Developing a framework for a federated linked data system will address several issues that HHS faces when attempting to link datasets from multiple sources and making them available for patient-centered outcomes research and other health-related research:

  • First, due to growing data security concerns and an increase in data breaches, there are significant risks associated with linking datasets that are stored in multiple systems. Agencies have strict privacy and security controls in place that limit the movement of data and linking of data. Therefore, it is essential to develop a framework that enables data to be linked, queried, and analyzed without transfer from the primary storage location.
  • Second, it can be difficult to share and link different types of data. For instance, cancer registry data, such as the National Cancer Institute’s Surveillance, Epidemiology and End Results (SEER) Program or the Center for Disease Control’s National Program of Cancer Registries, are collected as part of public health surveillance and without informed consent from each individual, while for many genomic datasets, especially those generated as part of a clinical trial, individual informed consent is obtained. The ability to link and combine a range of data types and those collected for purposes other than research, is extremely valuable for comparative effectiveness research and patient centered outcomes research in addition to health research in general. Creating a standard framework will address data linking and sharing challenges, thereby creating more robust and comprehensive data and analytic resources.
  • Finally, each agency spends a lot of money and time to generate, store, protect and use their data, typically applying their process use case by use case. The federated linked data system model would allow for each agency to gain access to additional data, allow sharing of ideas and methods across agencies and create time/effort/monetary efficiencies.

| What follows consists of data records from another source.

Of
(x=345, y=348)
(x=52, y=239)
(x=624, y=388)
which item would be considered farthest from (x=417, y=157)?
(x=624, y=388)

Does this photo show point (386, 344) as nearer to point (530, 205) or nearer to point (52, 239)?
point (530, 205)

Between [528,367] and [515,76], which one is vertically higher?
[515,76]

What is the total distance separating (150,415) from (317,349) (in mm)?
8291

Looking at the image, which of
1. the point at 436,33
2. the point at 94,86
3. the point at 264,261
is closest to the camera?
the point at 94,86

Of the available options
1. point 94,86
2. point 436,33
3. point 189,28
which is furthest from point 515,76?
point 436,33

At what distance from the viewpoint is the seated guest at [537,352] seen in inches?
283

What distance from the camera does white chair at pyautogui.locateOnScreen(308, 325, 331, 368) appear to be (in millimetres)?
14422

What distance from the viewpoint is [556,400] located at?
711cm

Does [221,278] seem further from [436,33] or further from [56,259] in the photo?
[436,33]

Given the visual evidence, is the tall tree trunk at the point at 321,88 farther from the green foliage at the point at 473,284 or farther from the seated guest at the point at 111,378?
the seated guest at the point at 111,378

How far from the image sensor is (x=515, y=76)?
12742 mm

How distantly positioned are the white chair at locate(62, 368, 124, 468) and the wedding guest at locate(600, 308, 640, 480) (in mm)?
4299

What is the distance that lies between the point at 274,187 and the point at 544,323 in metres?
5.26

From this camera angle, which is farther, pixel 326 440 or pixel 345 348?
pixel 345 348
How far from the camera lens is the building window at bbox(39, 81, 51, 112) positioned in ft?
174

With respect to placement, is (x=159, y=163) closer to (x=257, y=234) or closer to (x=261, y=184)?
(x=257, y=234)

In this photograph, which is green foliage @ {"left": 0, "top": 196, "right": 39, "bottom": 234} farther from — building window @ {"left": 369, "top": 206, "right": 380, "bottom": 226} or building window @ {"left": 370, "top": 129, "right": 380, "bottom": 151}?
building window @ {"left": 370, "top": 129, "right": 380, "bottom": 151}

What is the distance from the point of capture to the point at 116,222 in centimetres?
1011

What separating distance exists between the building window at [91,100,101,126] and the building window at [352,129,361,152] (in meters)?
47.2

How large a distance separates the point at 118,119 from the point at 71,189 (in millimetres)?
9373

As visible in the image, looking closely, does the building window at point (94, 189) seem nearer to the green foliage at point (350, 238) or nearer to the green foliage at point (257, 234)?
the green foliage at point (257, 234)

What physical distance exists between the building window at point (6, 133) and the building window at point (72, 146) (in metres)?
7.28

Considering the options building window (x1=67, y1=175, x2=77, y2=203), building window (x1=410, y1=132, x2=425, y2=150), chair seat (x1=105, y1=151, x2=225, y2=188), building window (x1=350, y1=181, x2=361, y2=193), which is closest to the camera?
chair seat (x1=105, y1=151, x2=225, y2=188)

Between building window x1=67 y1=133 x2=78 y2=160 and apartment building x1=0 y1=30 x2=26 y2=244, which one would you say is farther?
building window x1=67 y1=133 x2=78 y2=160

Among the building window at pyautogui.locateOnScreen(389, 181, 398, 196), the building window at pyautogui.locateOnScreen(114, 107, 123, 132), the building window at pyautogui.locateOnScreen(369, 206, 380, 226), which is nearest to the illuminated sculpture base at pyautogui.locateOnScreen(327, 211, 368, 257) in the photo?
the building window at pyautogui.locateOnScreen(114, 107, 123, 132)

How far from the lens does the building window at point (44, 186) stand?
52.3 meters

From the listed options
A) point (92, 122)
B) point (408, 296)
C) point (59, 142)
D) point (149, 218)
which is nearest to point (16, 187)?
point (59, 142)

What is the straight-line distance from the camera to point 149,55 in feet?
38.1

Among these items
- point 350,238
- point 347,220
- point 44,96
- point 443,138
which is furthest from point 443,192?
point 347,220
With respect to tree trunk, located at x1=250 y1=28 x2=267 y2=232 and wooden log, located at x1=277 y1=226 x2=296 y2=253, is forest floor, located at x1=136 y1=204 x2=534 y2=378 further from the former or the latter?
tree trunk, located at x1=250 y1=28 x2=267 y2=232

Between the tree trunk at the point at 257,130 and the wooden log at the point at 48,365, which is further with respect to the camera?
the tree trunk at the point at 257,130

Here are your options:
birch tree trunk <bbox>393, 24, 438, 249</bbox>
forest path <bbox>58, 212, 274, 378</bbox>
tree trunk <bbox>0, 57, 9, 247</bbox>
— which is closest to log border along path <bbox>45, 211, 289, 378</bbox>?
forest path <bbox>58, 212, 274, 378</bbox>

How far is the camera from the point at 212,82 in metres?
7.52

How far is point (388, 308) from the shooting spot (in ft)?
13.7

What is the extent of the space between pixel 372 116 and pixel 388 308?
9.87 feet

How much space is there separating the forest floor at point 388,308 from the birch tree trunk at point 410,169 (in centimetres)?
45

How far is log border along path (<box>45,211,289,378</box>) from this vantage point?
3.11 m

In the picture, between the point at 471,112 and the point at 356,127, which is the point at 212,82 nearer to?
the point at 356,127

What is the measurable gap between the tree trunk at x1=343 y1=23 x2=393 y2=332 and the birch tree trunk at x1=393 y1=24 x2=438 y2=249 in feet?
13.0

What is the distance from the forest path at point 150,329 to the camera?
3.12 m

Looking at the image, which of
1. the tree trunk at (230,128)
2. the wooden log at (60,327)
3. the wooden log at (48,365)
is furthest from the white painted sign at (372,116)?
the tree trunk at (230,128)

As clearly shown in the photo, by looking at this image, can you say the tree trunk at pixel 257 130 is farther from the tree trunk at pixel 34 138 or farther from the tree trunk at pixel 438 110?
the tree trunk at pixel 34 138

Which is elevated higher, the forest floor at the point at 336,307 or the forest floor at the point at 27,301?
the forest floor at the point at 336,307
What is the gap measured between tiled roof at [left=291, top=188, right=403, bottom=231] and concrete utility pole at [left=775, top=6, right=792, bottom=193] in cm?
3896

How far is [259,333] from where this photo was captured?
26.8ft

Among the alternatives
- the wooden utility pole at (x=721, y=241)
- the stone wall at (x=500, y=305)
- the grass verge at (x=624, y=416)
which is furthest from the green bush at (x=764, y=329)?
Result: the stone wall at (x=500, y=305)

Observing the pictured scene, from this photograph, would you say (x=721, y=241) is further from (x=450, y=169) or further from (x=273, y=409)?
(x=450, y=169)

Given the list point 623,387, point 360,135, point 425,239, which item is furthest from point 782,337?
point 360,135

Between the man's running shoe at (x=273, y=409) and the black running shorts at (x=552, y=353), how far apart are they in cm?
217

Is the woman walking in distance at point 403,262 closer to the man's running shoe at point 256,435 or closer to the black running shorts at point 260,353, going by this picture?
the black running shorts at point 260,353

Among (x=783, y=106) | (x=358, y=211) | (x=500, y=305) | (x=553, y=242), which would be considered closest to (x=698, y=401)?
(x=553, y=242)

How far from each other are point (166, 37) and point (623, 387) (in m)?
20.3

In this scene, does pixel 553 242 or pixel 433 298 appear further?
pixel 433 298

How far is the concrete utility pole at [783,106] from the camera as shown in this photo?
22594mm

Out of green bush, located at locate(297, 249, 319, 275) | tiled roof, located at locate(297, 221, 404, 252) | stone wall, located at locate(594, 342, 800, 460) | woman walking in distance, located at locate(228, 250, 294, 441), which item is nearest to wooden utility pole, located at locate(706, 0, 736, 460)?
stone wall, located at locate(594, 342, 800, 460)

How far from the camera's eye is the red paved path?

The overarching goal of this project is to build and strengthen data infrastructure for cancer research, including PCOR studies, by developing a federated linked data system governance framework that will enable secure linkage of data across agencies and care settings and therefore improve researchers’ access to comprehensive and longitudinal patient-level data.

The resulting legal and governance framework, in conjunction with the technical infrastructure developed by the ARPA-H project and appropriate access/security/privacy controls will create an operational, scalable federated data system that improves the capacity for researchers to address questions important to patients, caregivers, clinicians, and policymakers.


A governance framework for a secure federated linked data system, including a framework for data access/use governance, security/privacy controls, technical blueprint, and a sustainable operating model.

This governance framework will improve (1) the efficiency with which PCOR studies can be designed and conducted, given the availability of accessible, standardized, and linked data and (2) the robustness of the evidence that is generated, by leveraging a more comprehensive set of data and analytic resources.